(begin)

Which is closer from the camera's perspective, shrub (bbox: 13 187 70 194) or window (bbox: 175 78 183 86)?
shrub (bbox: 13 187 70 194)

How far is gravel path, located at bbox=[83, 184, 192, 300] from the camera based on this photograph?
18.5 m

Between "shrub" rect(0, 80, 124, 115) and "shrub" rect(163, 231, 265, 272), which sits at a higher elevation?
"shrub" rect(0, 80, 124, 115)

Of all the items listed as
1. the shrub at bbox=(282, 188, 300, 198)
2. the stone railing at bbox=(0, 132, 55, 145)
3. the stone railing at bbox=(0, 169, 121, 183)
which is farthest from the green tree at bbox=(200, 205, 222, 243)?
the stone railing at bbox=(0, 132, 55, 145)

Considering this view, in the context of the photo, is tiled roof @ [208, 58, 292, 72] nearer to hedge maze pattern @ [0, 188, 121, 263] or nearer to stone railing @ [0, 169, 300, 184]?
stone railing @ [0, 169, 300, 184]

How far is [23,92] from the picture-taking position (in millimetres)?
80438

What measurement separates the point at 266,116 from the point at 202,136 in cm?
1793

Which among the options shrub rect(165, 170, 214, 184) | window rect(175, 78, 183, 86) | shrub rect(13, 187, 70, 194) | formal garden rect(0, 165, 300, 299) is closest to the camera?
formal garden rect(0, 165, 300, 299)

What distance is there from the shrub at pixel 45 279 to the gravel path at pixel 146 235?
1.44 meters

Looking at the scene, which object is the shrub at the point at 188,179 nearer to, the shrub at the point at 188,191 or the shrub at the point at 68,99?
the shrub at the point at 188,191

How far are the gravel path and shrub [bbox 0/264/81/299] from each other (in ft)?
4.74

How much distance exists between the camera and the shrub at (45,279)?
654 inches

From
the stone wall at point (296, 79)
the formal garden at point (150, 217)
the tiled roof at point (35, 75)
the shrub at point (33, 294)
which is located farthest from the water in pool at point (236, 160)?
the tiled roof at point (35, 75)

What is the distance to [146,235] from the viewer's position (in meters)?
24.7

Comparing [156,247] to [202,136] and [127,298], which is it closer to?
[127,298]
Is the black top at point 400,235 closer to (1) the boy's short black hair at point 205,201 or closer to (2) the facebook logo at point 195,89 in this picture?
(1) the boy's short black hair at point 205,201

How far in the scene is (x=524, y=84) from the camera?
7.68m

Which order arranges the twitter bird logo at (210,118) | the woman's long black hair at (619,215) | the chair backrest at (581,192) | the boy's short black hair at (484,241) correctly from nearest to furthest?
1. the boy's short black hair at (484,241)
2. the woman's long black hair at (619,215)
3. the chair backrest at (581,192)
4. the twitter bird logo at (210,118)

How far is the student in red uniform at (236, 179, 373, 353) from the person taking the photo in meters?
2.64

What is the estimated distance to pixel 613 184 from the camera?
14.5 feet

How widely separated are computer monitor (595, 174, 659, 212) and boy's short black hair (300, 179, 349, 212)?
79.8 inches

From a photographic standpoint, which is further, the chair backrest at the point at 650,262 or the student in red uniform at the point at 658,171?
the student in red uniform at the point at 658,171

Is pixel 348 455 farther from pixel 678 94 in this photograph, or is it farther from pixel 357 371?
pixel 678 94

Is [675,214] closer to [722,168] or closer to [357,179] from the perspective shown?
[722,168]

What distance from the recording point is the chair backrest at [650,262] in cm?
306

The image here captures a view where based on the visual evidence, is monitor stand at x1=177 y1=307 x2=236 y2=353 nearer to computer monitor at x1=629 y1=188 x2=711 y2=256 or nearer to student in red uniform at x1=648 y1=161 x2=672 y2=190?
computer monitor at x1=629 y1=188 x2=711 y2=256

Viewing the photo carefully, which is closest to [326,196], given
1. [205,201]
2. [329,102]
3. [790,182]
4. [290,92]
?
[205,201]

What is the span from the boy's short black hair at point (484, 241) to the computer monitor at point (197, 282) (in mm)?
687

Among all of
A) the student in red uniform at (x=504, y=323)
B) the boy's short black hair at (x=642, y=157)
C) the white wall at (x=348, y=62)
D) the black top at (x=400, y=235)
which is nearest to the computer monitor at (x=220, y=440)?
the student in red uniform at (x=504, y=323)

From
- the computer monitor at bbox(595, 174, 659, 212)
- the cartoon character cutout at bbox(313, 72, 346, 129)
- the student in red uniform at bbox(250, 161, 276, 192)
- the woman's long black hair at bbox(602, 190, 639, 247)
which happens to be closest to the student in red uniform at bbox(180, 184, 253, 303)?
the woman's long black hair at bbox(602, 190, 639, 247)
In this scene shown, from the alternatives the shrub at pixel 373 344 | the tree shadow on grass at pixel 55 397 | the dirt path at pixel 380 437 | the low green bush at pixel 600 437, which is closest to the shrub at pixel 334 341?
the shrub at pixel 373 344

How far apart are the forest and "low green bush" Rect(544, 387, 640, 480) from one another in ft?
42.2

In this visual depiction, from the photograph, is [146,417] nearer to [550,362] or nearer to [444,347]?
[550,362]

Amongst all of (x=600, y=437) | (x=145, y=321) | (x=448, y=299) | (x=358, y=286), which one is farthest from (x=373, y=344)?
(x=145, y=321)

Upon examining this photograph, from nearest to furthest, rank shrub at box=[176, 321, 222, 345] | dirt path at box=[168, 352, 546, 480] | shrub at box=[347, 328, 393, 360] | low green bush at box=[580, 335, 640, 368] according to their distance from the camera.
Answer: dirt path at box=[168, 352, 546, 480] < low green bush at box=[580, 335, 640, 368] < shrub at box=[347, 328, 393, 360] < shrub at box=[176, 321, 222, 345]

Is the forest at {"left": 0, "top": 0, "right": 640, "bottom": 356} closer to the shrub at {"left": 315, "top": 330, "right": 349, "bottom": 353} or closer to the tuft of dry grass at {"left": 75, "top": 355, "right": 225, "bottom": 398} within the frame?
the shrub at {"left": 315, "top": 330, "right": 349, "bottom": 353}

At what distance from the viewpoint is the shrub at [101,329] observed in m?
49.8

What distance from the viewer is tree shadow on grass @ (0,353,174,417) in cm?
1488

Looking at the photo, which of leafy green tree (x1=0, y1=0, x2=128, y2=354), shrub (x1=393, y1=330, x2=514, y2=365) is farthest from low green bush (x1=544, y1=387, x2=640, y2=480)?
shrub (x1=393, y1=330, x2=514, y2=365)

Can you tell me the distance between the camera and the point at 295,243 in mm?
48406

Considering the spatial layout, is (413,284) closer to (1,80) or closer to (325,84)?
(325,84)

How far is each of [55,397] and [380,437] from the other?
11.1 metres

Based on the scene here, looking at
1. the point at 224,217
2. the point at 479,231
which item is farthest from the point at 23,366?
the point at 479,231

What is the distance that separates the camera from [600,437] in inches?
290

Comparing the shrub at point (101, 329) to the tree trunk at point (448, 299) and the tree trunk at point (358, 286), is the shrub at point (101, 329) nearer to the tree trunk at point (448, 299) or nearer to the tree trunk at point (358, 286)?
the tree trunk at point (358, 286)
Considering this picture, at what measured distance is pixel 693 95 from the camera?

(end)

Copy every entry above word for word, from the first to the last, without answering any of them.

Which is closer from the camera's perspective, shrub (bbox: 13 187 70 194) or window (bbox: 175 78 183 86)?
shrub (bbox: 13 187 70 194)

How far is gravel path, located at bbox=[83, 184, 192, 300] from the camera based on this photograph?
18.5 m

Between "shrub" rect(0, 80, 124, 115) and "shrub" rect(163, 231, 265, 272), which sits at a higher elevation?
"shrub" rect(0, 80, 124, 115)

Of all the items listed as
1. the shrub at bbox=(282, 188, 300, 198)
2. the stone railing at bbox=(0, 132, 55, 145)
3. the stone railing at bbox=(0, 169, 121, 183)
which is farthest from the green tree at bbox=(200, 205, 222, 243)?
the stone railing at bbox=(0, 132, 55, 145)

Considering this view, in the context of the photo, is tiled roof @ [208, 58, 292, 72] nearer to hedge maze pattern @ [0, 188, 121, 263] or nearer to stone railing @ [0, 169, 300, 184]?
stone railing @ [0, 169, 300, 184]

How far is [23,92] from the picture-taking position (in millimetres)?
80438

What measurement separates the point at 266,116 from the point at 202,136 in cm?
1793

Which among the options shrub rect(165, 170, 214, 184) | window rect(175, 78, 183, 86) | shrub rect(13, 187, 70, 194) | formal garden rect(0, 165, 300, 299) is closest to the camera?
formal garden rect(0, 165, 300, 299)

What distance is there from the shrub at pixel 45 279 to the gravel path at pixel 146 235?
1.44 meters

Looking at the scene, which object is the shrub at the point at 188,179 nearer to, the shrub at the point at 188,191 or the shrub at the point at 68,99?
the shrub at the point at 188,191

How far are the gravel path and shrub [bbox 0/264/81/299] from each other (in ft)?
4.74

How much distance exists between the camera and the shrub at (45,279)?
654 inches

From
the stone wall at point (296, 79)
the formal garden at point (150, 217)
the tiled roof at point (35, 75)
the shrub at point (33, 294)
which is located farthest from the water in pool at point (236, 160)?
the tiled roof at point (35, 75)

What is the distance to [146,235] from the viewer's position (in meters)?
24.7

Comparing [156,247] to [202,136] and [127,298], which is it closer to?
[127,298]
Is the black top at point 400,235 closer to (1) the boy's short black hair at point 205,201 or closer to (2) the facebook logo at point 195,89 in this picture?
(1) the boy's short black hair at point 205,201

How far in the scene is (x=524, y=84) from the camera?
7.68m

Which order arranges the twitter bird logo at (210,118) | the woman's long black hair at (619,215) | the chair backrest at (581,192) | the boy's short black hair at (484,241) correctly from nearest to furthest?
1. the boy's short black hair at (484,241)
2. the woman's long black hair at (619,215)
3. the chair backrest at (581,192)
4. the twitter bird logo at (210,118)

How far is the student in red uniform at (236, 179, 373, 353) from the person taking the photo in meters?
2.64

What is the estimated distance to pixel 613 184 from the camera?
14.5 feet

How widely separated are computer monitor (595, 174, 659, 212) and boy's short black hair (300, 179, 349, 212)?
79.8 inches

From a photographic standpoint, which is further, the chair backrest at the point at 650,262 or the student in red uniform at the point at 658,171?
the student in red uniform at the point at 658,171

Is pixel 348 455 farther from pixel 678 94 in this photograph, or is it farther from pixel 357 371?
pixel 678 94

Is [675,214] closer to [722,168] or closer to [357,179] from the perspective shown?
[722,168]

What distance from the recording point is the chair backrest at [650,262] in cm?
306

The image here captures a view where based on the visual evidence, is monitor stand at x1=177 y1=307 x2=236 y2=353 nearer to computer monitor at x1=629 y1=188 x2=711 y2=256 or nearer to student in red uniform at x1=648 y1=161 x2=672 y2=190?
computer monitor at x1=629 y1=188 x2=711 y2=256

Viewing the photo carefully, which is closest to [326,196], given
1. [205,201]
2. [329,102]
3. [790,182]
4. [290,92]
?
[205,201]

What is the span from the boy's short black hair at point (484, 241) to the computer monitor at point (197, 282) (in mm)?
687

Among all of
A) the student in red uniform at (x=504, y=323)
B) the boy's short black hair at (x=642, y=157)
C) the white wall at (x=348, y=62)
D) the black top at (x=400, y=235)
which is nearest to the computer monitor at (x=220, y=440)?
the student in red uniform at (x=504, y=323)

From
- the computer monitor at bbox(595, 174, 659, 212)
- the cartoon character cutout at bbox(313, 72, 346, 129)
- the student in red uniform at bbox(250, 161, 276, 192)
- the woman's long black hair at bbox(602, 190, 639, 247)
which happens to be closest to the student in red uniform at bbox(180, 184, 253, 303)?
the woman's long black hair at bbox(602, 190, 639, 247)
In this scene shown, from the alternatives the shrub at pixel 373 344 | the tree shadow on grass at pixel 55 397 | the dirt path at pixel 380 437 | the low green bush at pixel 600 437, which is closest to the shrub at pixel 334 341?
the shrub at pixel 373 344

How far apart are the forest and "low green bush" Rect(544, 387, 640, 480) from one another in ft?
42.2

In this visual depiction, from the photograph, is [146,417] nearer to [550,362] or nearer to [444,347]?
[550,362]

Amongst all of (x=600, y=437) | (x=145, y=321) | (x=448, y=299) | (x=358, y=286), which one is farthest from (x=373, y=344)?
(x=145, y=321)

Upon examining this photograph, from nearest to furthest, rank shrub at box=[176, 321, 222, 345] | dirt path at box=[168, 352, 546, 480] | shrub at box=[347, 328, 393, 360] | low green bush at box=[580, 335, 640, 368] according to their distance from the camera.
Answer: dirt path at box=[168, 352, 546, 480] < low green bush at box=[580, 335, 640, 368] < shrub at box=[347, 328, 393, 360] < shrub at box=[176, 321, 222, 345]

Is the forest at {"left": 0, "top": 0, "right": 640, "bottom": 356} closer to the shrub at {"left": 315, "top": 330, "right": 349, "bottom": 353} or closer to the tuft of dry grass at {"left": 75, "top": 355, "right": 225, "bottom": 398} within the frame?
the shrub at {"left": 315, "top": 330, "right": 349, "bottom": 353}

At what distance from the viewpoint is the shrub at [101,329] observed in m?
49.8

What distance from the viewer is tree shadow on grass @ (0,353,174,417) in cm?
1488

Looking at the photo, which of leafy green tree (x1=0, y1=0, x2=128, y2=354), shrub (x1=393, y1=330, x2=514, y2=365) is farthest from low green bush (x1=544, y1=387, x2=640, y2=480)?
shrub (x1=393, y1=330, x2=514, y2=365)

Can you tell me the distance between the camera and the point at 295,243 in mm?
48406

Considering the spatial layout, is (413,284) closer to (1,80) or closer to (325,84)?
(325,84)

How far is each of [55,397] and [380,437] from the other?
11.1 metres

Based on the scene here, looking at
1. the point at 224,217
2. the point at 479,231
which item is farthest from the point at 23,366?
the point at 479,231

What is the distance that separates the camera from [600,437] in inches?
290

Comparing the shrub at point (101, 329) to the tree trunk at point (448, 299) and the tree trunk at point (358, 286), is the shrub at point (101, 329) nearer to the tree trunk at point (448, 299) or nearer to the tree trunk at point (358, 286)?
the tree trunk at point (358, 286)
Considering this picture, at what measured distance is pixel 693 95 from the camera?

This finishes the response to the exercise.